“Sam—”
“Wait, Miles. Let me finish.”
He fixed Miles in his calm gaze, seeming to draw him in, to make him absolutely his. “Paul hates us. You have to understand, though I wonder if you’re old enough, the kind of man he is. The kind of grudge he’s capable of manufacturing. A certain kind of mentality can tighten, can fix, on a situation and turn it inside out. And come to believe — genuinely
“Miles” — he looked especially hard into Miles’s dark, small eyes, nailing him back against the chair — “you’ve seen his file. The Russians turned him; they broke him in two. He gave them the Kurds, and the woman he loved, driving her from him forever, turning her against him in the cruelest of ways. And make no mistake, love is a very powerful, an almost magical force for a man like Chardy. You’ve no idea how a man like him needs it. So God knows what kind of construction he’s put on his own betrayal; and God knows what her death has now done to him.”
Miles nodded. He felt curiously full of faith; in his own Church, in the Agency, and in Sam. Some of Sam’s wisdom entered his soul, as if Sam had willed it there.
“Miles, there’ll come a time when he’ll test you. He’ll demand you make a choice. A choice between himself and us. And I warn you, he can be very attractive. He has that rough grace that commands. In a crisis he radiates energy and purpose. You’ll see it in his eyes. I’m convinced that the reason Speight was killed and Trewitt is missing is that they exceeded their instructions from Ver Steeg and were off on some crazy mandate from Paul. You saw what it brought them.”
Tell him, thought Miles. Tell the priest. Confess. He was in a dark booth and could only feel the power of the man’s love, his warmth, his infinite wisdom through the screen. He ached to tell. Tell him: Trewitt’s alive. He’s still on the case. You’re right, Sam Chardy the treacherous is working something.

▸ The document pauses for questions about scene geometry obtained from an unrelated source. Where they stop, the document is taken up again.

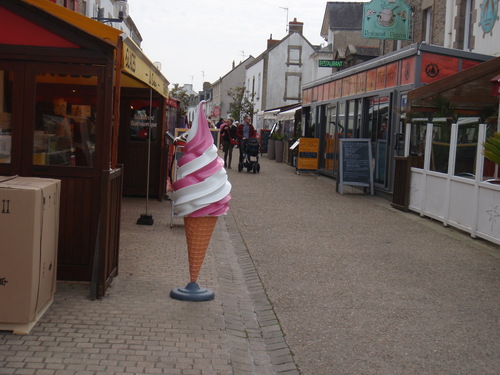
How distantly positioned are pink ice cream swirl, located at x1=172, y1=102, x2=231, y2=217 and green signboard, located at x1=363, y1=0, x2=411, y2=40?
1554 centimetres

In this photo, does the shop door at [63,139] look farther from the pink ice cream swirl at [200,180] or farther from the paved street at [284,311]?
the pink ice cream swirl at [200,180]

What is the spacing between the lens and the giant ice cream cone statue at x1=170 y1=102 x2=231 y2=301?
6.18m

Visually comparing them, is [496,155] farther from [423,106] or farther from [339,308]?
[423,106]

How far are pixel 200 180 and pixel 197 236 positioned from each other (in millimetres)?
523

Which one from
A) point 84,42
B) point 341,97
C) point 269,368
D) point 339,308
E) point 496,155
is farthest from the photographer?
point 341,97

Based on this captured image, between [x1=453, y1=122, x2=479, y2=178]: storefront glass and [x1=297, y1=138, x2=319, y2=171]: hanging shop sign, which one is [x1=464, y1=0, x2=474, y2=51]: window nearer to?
[x1=297, y1=138, x2=319, y2=171]: hanging shop sign

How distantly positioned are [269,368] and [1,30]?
369 cm

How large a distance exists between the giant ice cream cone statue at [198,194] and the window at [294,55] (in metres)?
54.5

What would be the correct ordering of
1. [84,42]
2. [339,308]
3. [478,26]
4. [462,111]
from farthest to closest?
[478,26] → [462,111] → [339,308] → [84,42]

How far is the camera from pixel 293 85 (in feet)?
197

“Miles, Chardy is not stupid. He seems stupid, he can play dumb better than any man I’ve ever seen. If you read through the transcripts on the Saladin Two inquiry, you’ll think you’re seeing a stupid man, a man so shocked and addled and fatigued that he is unable to defend himself. But I never laid a glove on him. It was a brilliant performance. I never got inside him. There’s something in that head of his, something he never even let us see. And now he’s got Danzig; he’s made some sort of pact with Danzig. The whole thing troubles me immensely. Yet I can’t get rid of him, as I’d want to. He bungled it terribly in Boston, walking out like that. I’d love to ship him to the North Pole, and I would too; but I can’t, because of Danzig. So Miles, only this warning: Watch Chardy, watch him carefully. All right? He’s much more than the man he’s letting you see.”
Miles nodded reverently. Yet he was befuddled by the passion in Sam. He felt he’d missed something somewhere; he was a little frightened. He realized now that Melman hated Chardy. Hated him, feared him: weren’t they the same?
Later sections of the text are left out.